Его направляли все теми же лапами. Кособочась, он вылез на высокую
подножку и прыгнул с нее. Земля была мягкая и ею пахло.
- Послушайте,- сказал он в пространство,- теперь-то хоть можно снять эту
чертову повязку?
- Снимите ему, - послышался голос, и повязку сдернули. Руки Весту не
связывали, потому что он пообещал сам ее не снимать и не сдвигать. Он
щурился и оглядывался.
Он находился в центре обширной выработки, и вокруг была развороченная
земля, которой пахло. Позади - выкатанная колея со свежим отпечатком
протектора, а перед Вестом - детина по имени Серый и второй, и тот, кто не
спускался в подвал. Все они окружали еще одного, низенького, плотного,
вполне человеческой внешности, лысого.
- Идите, ребята,- сказал лысый. Он был одет в видавший виды френч,
остальные - в похожие на танкистские комбинезоны. Лысому одновременно
кивнули и ушли за корму броневика, туда, где вился дымок и слышались
голоса. Последним, что-то прошептав лысому на ухо, ушел тот, который не
спускался в подвал. Шептал он достаточно долго, чтобы Вест мог как следует
рассмотреть его.
Он был Литейщик. Вест видел их уже немало, но этот всем Литейщикам был
Литейщиком. Коренастый, ручищи до колен, кожа лупится. От Литейщиков брала
жуть.
- Хорошо, хорошо,- досадливо сказал лысый, отпуская его. Страхолюдный
Литейщик еще раз косо глянул на Веста и удалился.

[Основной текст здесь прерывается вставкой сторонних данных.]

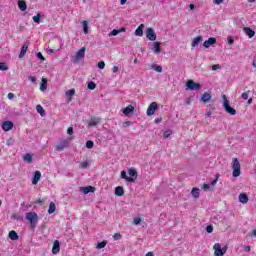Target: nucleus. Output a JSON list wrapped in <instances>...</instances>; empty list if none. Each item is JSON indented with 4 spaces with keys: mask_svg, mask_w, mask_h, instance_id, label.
<instances>
[{
    "mask_svg": "<svg viewBox=\"0 0 256 256\" xmlns=\"http://www.w3.org/2000/svg\"><path fill=\"white\" fill-rule=\"evenodd\" d=\"M80 191H82L84 195H87L88 193H95V187L93 186L80 187Z\"/></svg>",
    "mask_w": 256,
    "mask_h": 256,
    "instance_id": "dca6fc26",
    "label": "nucleus"
},
{
    "mask_svg": "<svg viewBox=\"0 0 256 256\" xmlns=\"http://www.w3.org/2000/svg\"><path fill=\"white\" fill-rule=\"evenodd\" d=\"M107 247V240H103L96 245V249H105Z\"/></svg>",
    "mask_w": 256,
    "mask_h": 256,
    "instance_id": "473e14b6",
    "label": "nucleus"
},
{
    "mask_svg": "<svg viewBox=\"0 0 256 256\" xmlns=\"http://www.w3.org/2000/svg\"><path fill=\"white\" fill-rule=\"evenodd\" d=\"M223 99V109L228 113V115H237V110L235 108L231 107V104L229 103V100L227 99L226 95H222Z\"/></svg>",
    "mask_w": 256,
    "mask_h": 256,
    "instance_id": "f257e3e1",
    "label": "nucleus"
},
{
    "mask_svg": "<svg viewBox=\"0 0 256 256\" xmlns=\"http://www.w3.org/2000/svg\"><path fill=\"white\" fill-rule=\"evenodd\" d=\"M145 27L144 24H140L138 28L135 30L136 37H143V28Z\"/></svg>",
    "mask_w": 256,
    "mask_h": 256,
    "instance_id": "4be33fe9",
    "label": "nucleus"
},
{
    "mask_svg": "<svg viewBox=\"0 0 256 256\" xmlns=\"http://www.w3.org/2000/svg\"><path fill=\"white\" fill-rule=\"evenodd\" d=\"M146 37H147V39H149V41L157 40V34H155V30L153 28H147Z\"/></svg>",
    "mask_w": 256,
    "mask_h": 256,
    "instance_id": "6e6552de",
    "label": "nucleus"
},
{
    "mask_svg": "<svg viewBox=\"0 0 256 256\" xmlns=\"http://www.w3.org/2000/svg\"><path fill=\"white\" fill-rule=\"evenodd\" d=\"M2 129H3V131H11V129H13V122L4 121L2 123Z\"/></svg>",
    "mask_w": 256,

- Ну-с,- сказал лысый,- разговор у нас будет не короткий.
- Надеюсь,- сказал Вест.
- Я Гата, вы, должно быть, слыхали обо мне, - сказал лысый.
- Кое-что, - сказал Вест на всякий случай.
- Тем лучше.
...Через час Вест устал.
- И все-таки я действительно не понимаю,- проговорил он и посмотрел на
Гату.
Гата привалился к серому боку машины чуть в стороне от им же
взборожденного пятачка земли, по которому он время от времени принимался
бегать взад-вперед. Теперь Гата тоже устал и экспрессии у него поубавилось.
А говорил Гата долго. Он говорил о несказанной удаче, выражавшейся,
по-видимому, в самом факте появления Веста, Человека, в Городе вообще и во
встрече его с ним, Гатой, в частности. Встрече, организованной с большим
для него, Гаты, риском. Вас что же, преследуют? Стража? - спросил Вест.